▸ Task statement: The result should be an exact copy of only the lines from the one holding "okbk交易平台最新版中文版-okbk交易平台最新版appv7.3.5" through the last line of the data below, please, without pictures.

▸ Information given:
--------------------------------
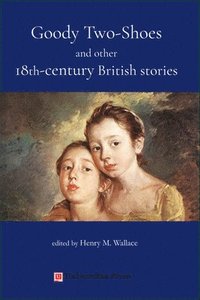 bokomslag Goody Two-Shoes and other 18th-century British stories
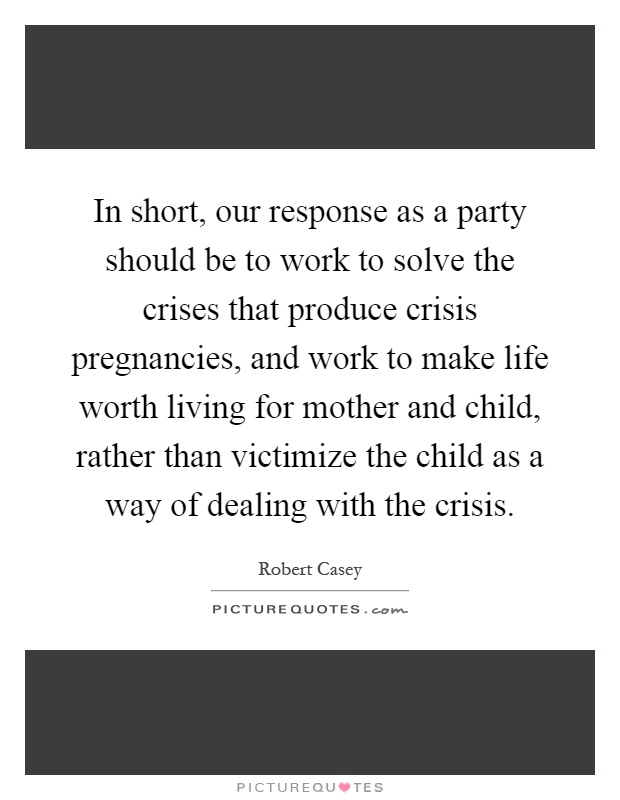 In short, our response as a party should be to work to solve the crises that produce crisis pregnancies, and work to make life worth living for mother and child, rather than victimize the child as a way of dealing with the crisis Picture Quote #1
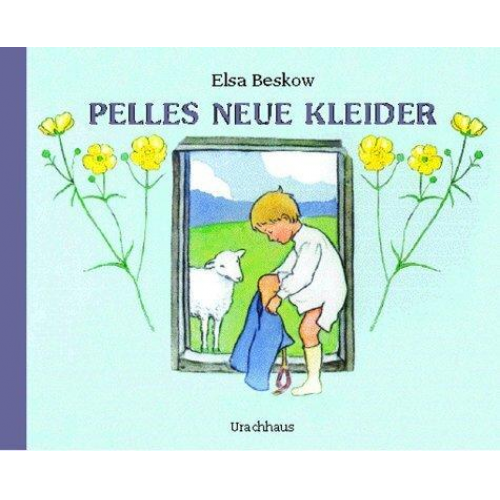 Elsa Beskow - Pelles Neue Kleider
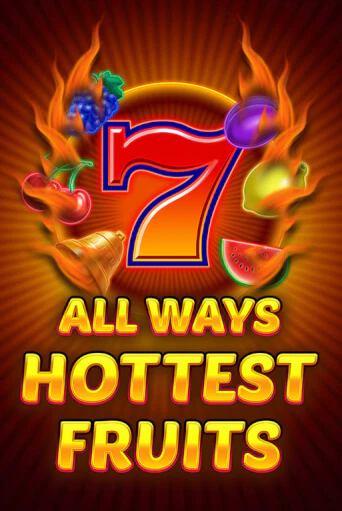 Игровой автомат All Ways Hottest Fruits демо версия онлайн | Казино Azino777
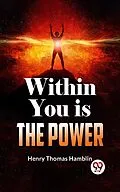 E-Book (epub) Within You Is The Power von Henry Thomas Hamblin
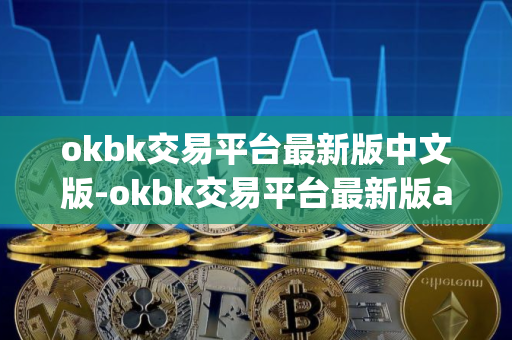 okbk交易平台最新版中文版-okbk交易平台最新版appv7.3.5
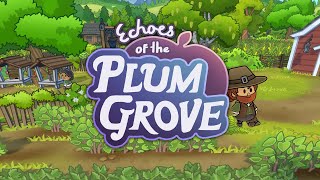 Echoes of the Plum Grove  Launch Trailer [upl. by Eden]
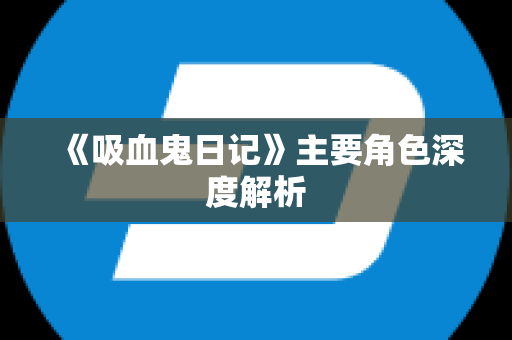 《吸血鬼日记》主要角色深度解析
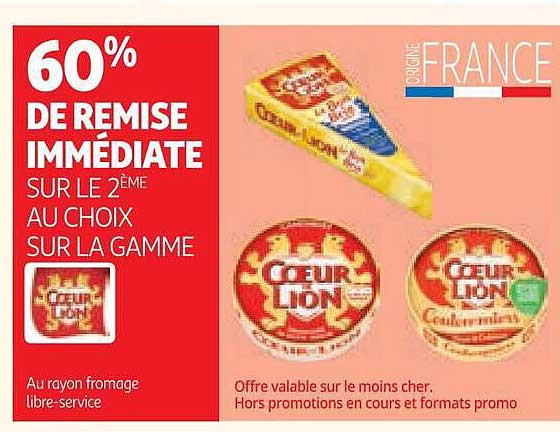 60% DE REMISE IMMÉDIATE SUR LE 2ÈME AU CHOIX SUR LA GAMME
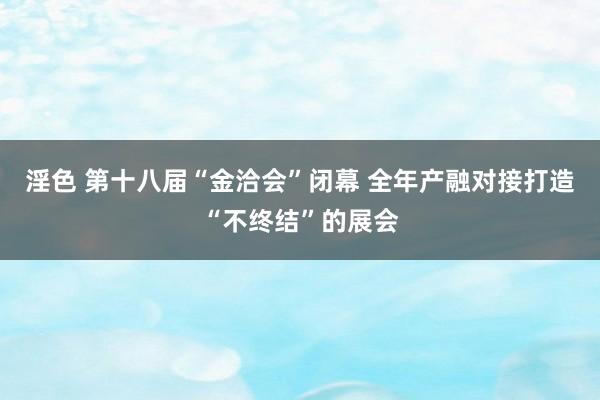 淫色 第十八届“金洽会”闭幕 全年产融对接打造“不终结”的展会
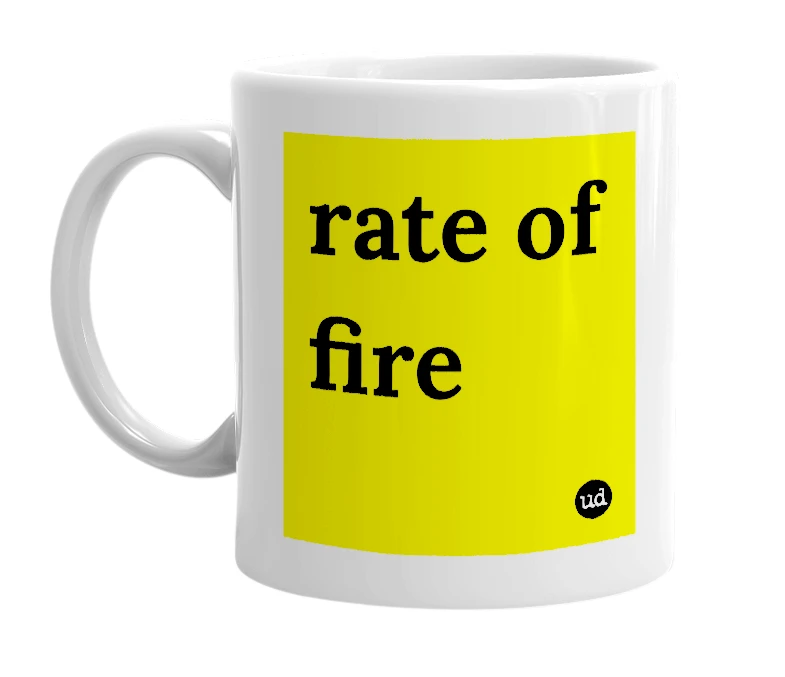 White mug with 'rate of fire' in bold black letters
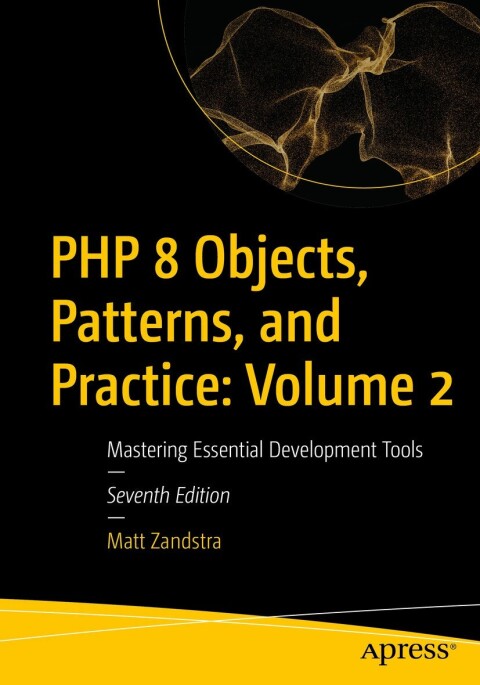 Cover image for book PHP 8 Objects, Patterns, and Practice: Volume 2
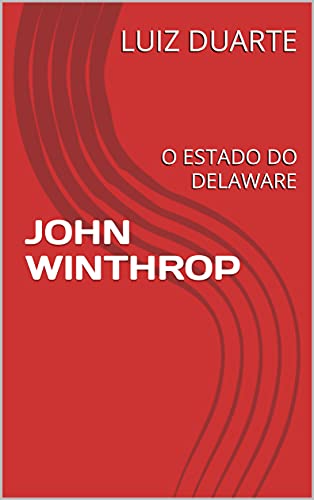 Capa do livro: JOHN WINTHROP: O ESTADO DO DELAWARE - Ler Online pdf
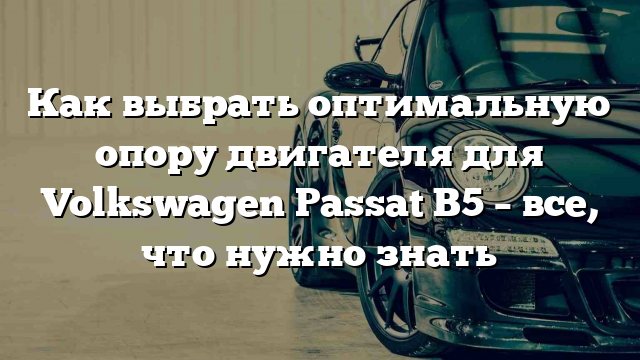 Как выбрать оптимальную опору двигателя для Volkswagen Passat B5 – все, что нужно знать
--------------------------------
▸ Answer for this exercise:
 okbk交易平台最新版中文版-okbk交易平台最新版appv7.3.5
 Echoes of the Plum Grove  Launch Trailer [upl. by Eden]
 《吸血鬼日记》主要角色深度解析
 60% DE REMISE IMMÉDIATE SUR LE 2ÈME AU CHOIX SUR LA GAMME
 淫色 第十八届“金洽会”闭幕 全年产融对接打造“不终结”的展会
 White mug with 'rate of fire' in bold black letters
 Cover image for book PHP 8 Objects, Patterns, and Practice: Volume 2
 Capa do livro: JOHN WINTHROP: O ESTADO DO DELAWARE - Ler Online pdf
 Как выбрать оптимальную опору двигателя для Volkswagen Passat B5 – все, что нужно знать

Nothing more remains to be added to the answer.